__DOCUMENT EXCERPT__:

■ ■ ■ ■ ■ ■ ■

R scripts used in publication: Genomic changes in Kaposi Sarcoma-associated Herpesvirus and their clinical correlates
To replicate, one needs SIST (Stress-Induced Structural Transitions) (Zhabinskaya, et al, 2015) for calculation of cruciform, denaturation and Z-DNA formation probabilities, which is run in Bash. R packages triplex (Hon, et al, 2013) and pqsfinder (Hon, et al, 2017) is used for calculating triplex and G-quadruplex scores, respectively. Refer to their respective manuals.
SIST - https://bitbucket.org/benhamlab/sist_codes/src/master/
pqsfinder - https://bioconductor.org/packages/release/bioc/html/pqsfinder.html
triplex - https://bioconductor.org/packages/release/bioc/html/triplex.html
common_functions.R - initializes many functions used in the study
plot_nB-DNA.R - For plotting predicted non-B DNA probabilities or scores along KSHV sequences and combining plots together. Codes to make Figure 4A - D are in here.
controls_&sims.R - Used in making Table 3, and for 1000 simulations for testing significance of association of observed breakpoints with G4
odds.R - Calculate odds that a random 17.5 kb slice of the KSHV genome GK18 will include the 'minimum region' frequently over-covered in whole viral genome sequencing of many KS tumors.
motifs_test.R - Counting Motifs and their association with breakpoints. Tested to see if motifs identified in (Brown, 2014; see reference list in manuscript) are present and associated with the observed breakpoints. This code was not used in the publication because sample size (31) is not big enough to give a robust answer.

■ ■ ■ ■ ■ ■ ■

__EXTRACTED RECORDS__:
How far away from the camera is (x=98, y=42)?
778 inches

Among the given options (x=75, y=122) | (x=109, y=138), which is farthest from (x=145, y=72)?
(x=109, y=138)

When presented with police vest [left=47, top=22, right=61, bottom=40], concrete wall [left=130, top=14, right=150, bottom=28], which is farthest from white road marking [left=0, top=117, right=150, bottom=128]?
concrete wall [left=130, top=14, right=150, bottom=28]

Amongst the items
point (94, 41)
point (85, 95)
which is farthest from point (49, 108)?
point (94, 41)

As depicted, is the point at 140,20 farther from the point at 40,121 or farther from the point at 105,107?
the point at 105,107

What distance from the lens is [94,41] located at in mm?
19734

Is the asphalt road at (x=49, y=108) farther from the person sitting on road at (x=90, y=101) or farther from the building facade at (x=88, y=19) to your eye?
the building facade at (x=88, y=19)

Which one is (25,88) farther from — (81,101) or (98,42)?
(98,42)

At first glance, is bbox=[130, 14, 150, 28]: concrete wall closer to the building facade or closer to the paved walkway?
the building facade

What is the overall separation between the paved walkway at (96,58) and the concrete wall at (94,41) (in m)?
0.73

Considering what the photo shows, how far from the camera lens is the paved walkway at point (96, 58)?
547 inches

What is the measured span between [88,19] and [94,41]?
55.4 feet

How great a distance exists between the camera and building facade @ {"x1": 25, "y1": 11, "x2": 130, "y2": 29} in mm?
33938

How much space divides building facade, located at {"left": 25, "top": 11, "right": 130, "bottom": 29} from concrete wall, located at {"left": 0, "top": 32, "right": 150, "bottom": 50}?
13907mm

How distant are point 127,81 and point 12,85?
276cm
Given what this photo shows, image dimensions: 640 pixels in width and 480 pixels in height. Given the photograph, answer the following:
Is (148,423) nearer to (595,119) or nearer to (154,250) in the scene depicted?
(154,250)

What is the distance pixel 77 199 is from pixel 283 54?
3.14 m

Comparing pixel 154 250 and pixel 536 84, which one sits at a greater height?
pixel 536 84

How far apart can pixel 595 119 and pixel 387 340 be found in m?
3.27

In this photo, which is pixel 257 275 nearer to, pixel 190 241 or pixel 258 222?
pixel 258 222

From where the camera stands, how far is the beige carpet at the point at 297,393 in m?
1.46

■ ■ ■ ■ ■ ■ ■

__REQUIREMENT 1__: On the scripts page, do these statements agree with the text? Answer yes or no for each and quote the deciding words. (a) SIST is run in Bash. (b) pqsfinder is used for calculating triplex scores. (c) The motifs_test.R code was used in the publication.
__REQUIREMENT 2__: Copy out the part of the scripts page that opens with the words containing "controls_&sims.R - Used" and closes with "many KS tumors.".
__REQUIREMENT 3__: According to the scripts page, why was the motifs_test.R code left out of the publication? Explain in one to three sentences.

__TASK SOLUTION 1__:
(a) Yes: "which is run in Bash"
(b) No: "R packages triplex (Hon, et al, 2013) and pqsfinder (Hon, et al, 2017) is used for calculating triplex and G-quadruplex scores, respectively"
(c) No: "This code was not used in the publication"

__TASK SOLUTION 2__:
controls_&sims.R - Used in making Table 3, and for 1000 simulations for testing significance of association of observed breakpoints with G4
odds.R - Calculate odds that a random 17.5 kb slice of the KSHV genome GK18 will include the 'minimum region' frequently over-covered in whole viral genome sequencing of many KS tumors.

__TASK SOLUTION 3__: The motifs_test.R code was not used in the publication because the sample size of 31 is not big enough to give a robust answer.